Ce fut un 6 mai comme aujourd’hui. Une date que l’année 1856 aura vécu comme le début de l’aiguisage du couteau qui va infliger, après la découverte de l’héliocentrisme et l’énoncé de la théorie de l’évolution, une autre blessure narcissique à l’homme. Ce jour-là, vint au monde celui qui allait bouleverser ce qu’on croyait connaître de la conscience depuis Descartes : Sigmund Freud. Un nom que l’histoire du monde n’oubliera pas car les différents pas de la marche permanente de cette dernière n’échapperont pas aux regards affûtés de la psychanalyse que Freud aura léguée à la postérité.

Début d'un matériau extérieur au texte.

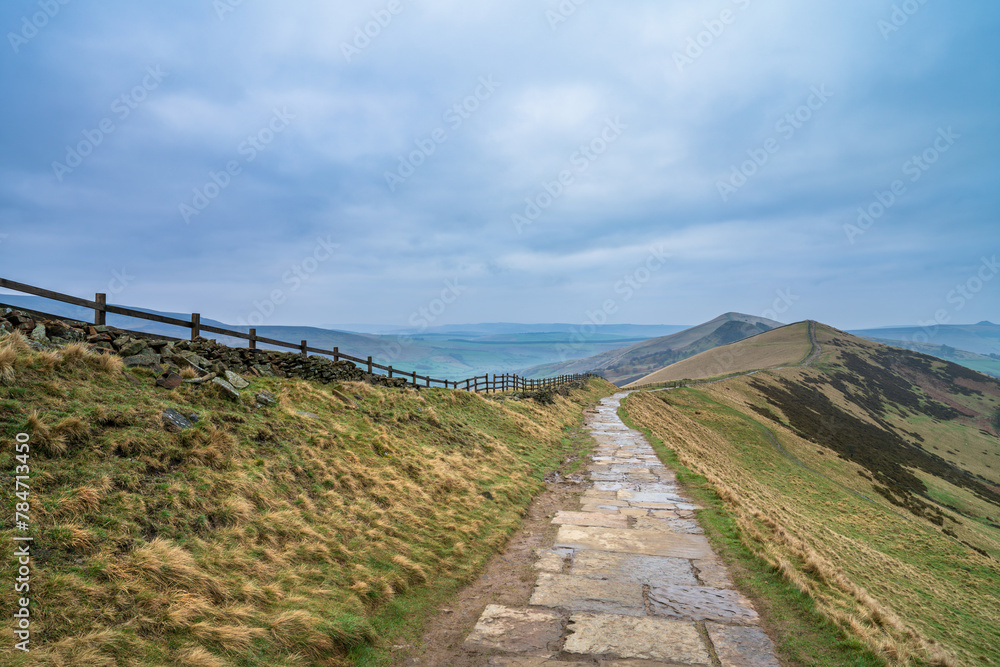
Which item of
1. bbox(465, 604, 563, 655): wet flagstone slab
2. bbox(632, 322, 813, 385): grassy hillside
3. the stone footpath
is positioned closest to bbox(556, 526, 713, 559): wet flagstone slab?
the stone footpath

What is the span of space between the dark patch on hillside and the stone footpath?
133ft

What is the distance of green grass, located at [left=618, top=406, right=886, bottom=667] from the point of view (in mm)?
5484

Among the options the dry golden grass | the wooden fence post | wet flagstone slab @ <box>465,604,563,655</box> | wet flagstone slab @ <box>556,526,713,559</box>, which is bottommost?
wet flagstone slab @ <box>556,526,713,559</box>

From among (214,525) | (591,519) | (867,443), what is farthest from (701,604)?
(867,443)

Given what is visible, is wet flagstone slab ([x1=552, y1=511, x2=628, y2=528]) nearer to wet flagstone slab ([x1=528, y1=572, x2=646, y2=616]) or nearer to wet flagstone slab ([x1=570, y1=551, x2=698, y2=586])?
wet flagstone slab ([x1=570, y1=551, x2=698, y2=586])

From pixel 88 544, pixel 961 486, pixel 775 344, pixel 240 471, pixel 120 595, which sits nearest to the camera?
pixel 120 595

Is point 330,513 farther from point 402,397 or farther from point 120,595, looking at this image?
point 402,397

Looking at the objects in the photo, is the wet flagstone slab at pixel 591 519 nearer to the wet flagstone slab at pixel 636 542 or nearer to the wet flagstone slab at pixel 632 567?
the wet flagstone slab at pixel 636 542

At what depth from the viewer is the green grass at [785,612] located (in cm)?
548

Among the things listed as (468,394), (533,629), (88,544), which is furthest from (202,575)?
(468,394)

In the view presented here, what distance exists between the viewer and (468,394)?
834 inches

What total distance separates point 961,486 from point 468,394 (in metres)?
64.0

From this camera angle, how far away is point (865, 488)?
37562 millimetres

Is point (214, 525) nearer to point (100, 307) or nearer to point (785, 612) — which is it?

Cette perspective terrible sera alors toujours présente pour rappeler à l’homme qu’il n’est pas “maître dans sa maison”, autrement dit, il ne règne pas sur ses actes et ses pensées qui ne sont que des expressions de l’inconscient, l’immense partie immergée de l’iceberg où bouillonnent les désirs interdits et les souvenirs traumatiques oubliés ou refoulés, formée par l’appareil psychique, dont le feu brûlant attise nos agissements.
Ainsi éclairé et libéré des illusions de la toute-puissance de la volonté humaine, l’orgueil ne peut que s’incliner devant la domination de l’inconscient quand sa puissance s’affirme dans les lapsus, ces moments où la conscience croit avoir sorti accidentellement des mots autres que ce qu’on avait l’intention de dire mais qui sont l’expression des aspirations inconscientes inavouables, ou dans les actes manqués, quand nos gestes sont contraires à nos intentions conscientes pour masquer l’accomplissement de motifs inconscients… Freud a ainsi porté un coup étourdissant à la mégalomanie humaine, dont la prétention a été assommée, la faisant vaciller sur son trône.
William Ernest Henley a beau écrire, dans son poème “Invictus”: “Je suis le maître de mon destin, le capitaine de mon âme”, sa vie ne peut, selon une vision imprégnée des apports de Freud, s’extirper de la mainmise de l’inconscient, qui préside à nos choix. Ainsi se trouvent contestées notre autonomie et notre liberté quand se mettent en évidence les déterminismes inconscients comme lorsqu’on se fixe sur un partenaire, “décision” dont les ressorts peuvent remonter jusqu’à l’enfance, au moment où on désirait le parent de sexe opposé dans un phénomène que Freud a baptisé “Complexe d’Œdipe”.
Et le son de cloche qu’a fait sonner la psychanalyse a, jusqu’à nos jours, un terrain favorable à la propagation de sa mélodie, la théorie du moi idéal, qui s’oppose au moi réel, peut facilement trouver un écho dans le territoire des réseaux sociaux où on fictionalise notre existence. L’héritage de Freud peut encore se perpétuer malgré les voix qui se sont élevées contre lui comme celle de Michel Onfray qui a écrit sur “Le crépuscule d’une idole”.